Question about a corollary of Bessel inequiality I'm trying to prove: > **Let $(X,<,>)$ be a vector space with inner product and $E \subseteq X$ be a orthonormal subset of $X$. Prove that** > > **$\mathcal A$ ={$x \in E : |<y,x>| \neq0$} it's numerable.** Using the Bessel inequality that says: > **Let $(X,<,>)$ be a vector space with inner product.** > > **If { $x_i$}$_{i=1}^n$ are orthonormal then $\sum_{i=1}^n |<x_i,y>|^2 \le \|y\|^2 $ for every $y\in X$**. I have the suggestion to take $\mathcal A_n=${$x \in E : |<y,x>| 1/n$} for every $n \in \mathbb N$ and aplly Bessel inequiality. I understand why it ends with this, but really don't see how make the $\mathcal A_n$ numerable with Bessel inequality. Thank you.

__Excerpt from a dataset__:

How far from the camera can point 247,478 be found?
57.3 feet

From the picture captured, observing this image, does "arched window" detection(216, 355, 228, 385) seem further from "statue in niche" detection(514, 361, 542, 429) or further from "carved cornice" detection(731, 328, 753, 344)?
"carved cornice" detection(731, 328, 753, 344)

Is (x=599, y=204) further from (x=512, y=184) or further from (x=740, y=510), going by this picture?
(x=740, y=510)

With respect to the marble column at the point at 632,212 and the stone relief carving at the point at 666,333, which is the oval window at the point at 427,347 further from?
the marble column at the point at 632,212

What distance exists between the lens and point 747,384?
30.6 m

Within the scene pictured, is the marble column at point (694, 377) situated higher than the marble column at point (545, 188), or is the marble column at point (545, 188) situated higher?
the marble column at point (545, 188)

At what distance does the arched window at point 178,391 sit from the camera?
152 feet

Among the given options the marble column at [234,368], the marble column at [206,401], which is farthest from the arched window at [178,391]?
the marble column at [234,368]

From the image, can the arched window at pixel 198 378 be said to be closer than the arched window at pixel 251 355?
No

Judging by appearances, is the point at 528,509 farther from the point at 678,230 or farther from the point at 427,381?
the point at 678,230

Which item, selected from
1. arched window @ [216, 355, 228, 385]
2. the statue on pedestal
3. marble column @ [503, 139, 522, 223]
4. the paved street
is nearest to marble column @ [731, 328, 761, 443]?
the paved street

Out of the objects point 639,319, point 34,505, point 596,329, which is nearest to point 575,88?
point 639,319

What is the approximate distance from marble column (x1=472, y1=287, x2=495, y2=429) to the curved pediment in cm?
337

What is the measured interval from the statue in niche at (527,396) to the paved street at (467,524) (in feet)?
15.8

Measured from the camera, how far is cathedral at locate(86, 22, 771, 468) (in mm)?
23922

==

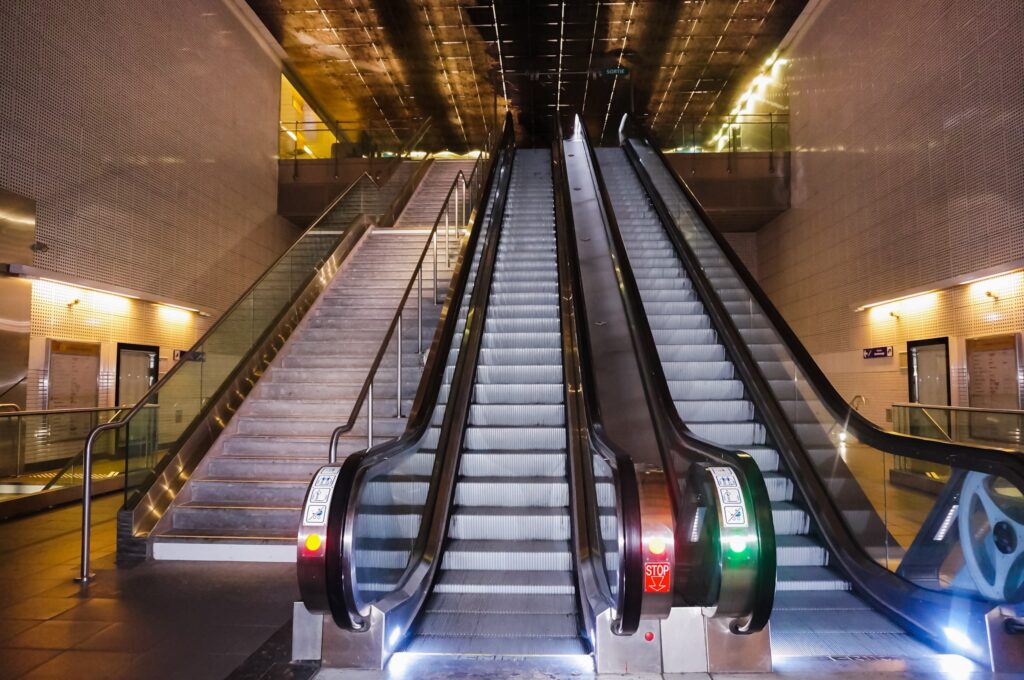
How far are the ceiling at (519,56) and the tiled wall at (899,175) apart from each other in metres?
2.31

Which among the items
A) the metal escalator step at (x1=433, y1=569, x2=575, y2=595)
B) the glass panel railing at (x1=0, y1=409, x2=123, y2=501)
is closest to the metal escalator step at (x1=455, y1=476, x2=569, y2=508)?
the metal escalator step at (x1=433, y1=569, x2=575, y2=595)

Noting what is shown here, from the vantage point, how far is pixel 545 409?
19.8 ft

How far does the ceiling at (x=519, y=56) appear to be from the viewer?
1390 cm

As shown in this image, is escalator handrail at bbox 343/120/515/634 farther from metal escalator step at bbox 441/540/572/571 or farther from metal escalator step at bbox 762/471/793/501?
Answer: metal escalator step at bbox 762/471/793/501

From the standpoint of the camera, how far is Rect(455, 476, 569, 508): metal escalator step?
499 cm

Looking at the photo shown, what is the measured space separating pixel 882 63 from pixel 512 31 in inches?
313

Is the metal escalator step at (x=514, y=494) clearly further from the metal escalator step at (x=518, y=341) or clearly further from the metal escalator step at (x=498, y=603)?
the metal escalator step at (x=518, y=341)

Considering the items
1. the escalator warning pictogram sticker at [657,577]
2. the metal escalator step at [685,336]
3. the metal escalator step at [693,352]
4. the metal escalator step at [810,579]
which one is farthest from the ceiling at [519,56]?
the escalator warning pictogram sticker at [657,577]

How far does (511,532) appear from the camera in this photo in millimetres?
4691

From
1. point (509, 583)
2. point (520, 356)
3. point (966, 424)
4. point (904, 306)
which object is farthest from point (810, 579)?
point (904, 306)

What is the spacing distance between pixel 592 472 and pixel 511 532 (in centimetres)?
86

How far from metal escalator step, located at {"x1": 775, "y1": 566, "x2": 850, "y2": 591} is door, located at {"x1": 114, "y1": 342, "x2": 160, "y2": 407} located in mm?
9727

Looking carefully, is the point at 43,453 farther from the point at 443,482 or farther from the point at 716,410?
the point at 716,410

__Set tasks__:
1. Select every line of the records that contains the word "warning", treating uppercase and lowercase as different.
2. Continue the forum question about the corollary of Bessel's inequality, picking up right after its final sentence.

__Results in order__:
1.
1. the escalator warning pictogram sticker at [657,577]
the escalator warning pictogram sticker at [657,577]

2.
Let $x\in A_n$. From Bessel inequality (and the fact that being $A_n\subseteq E$ it's an orthornomal subset of X) we obtain

$||y||^2\ge\sum_{x\in A_n} |\langle x,y \rangle|^2\ge \sum_{x \in A_n} \frac{1}{n^2}$

Thus, if $A_n$ was infinite, the RHT would diverge, which is absurd since it is bounded by $||y||^2$. Since $A_n$ is finite, $A=\bigcup_{n\in \mathbb{N}}A_n$ is numerable (being a numerable union of finite sets)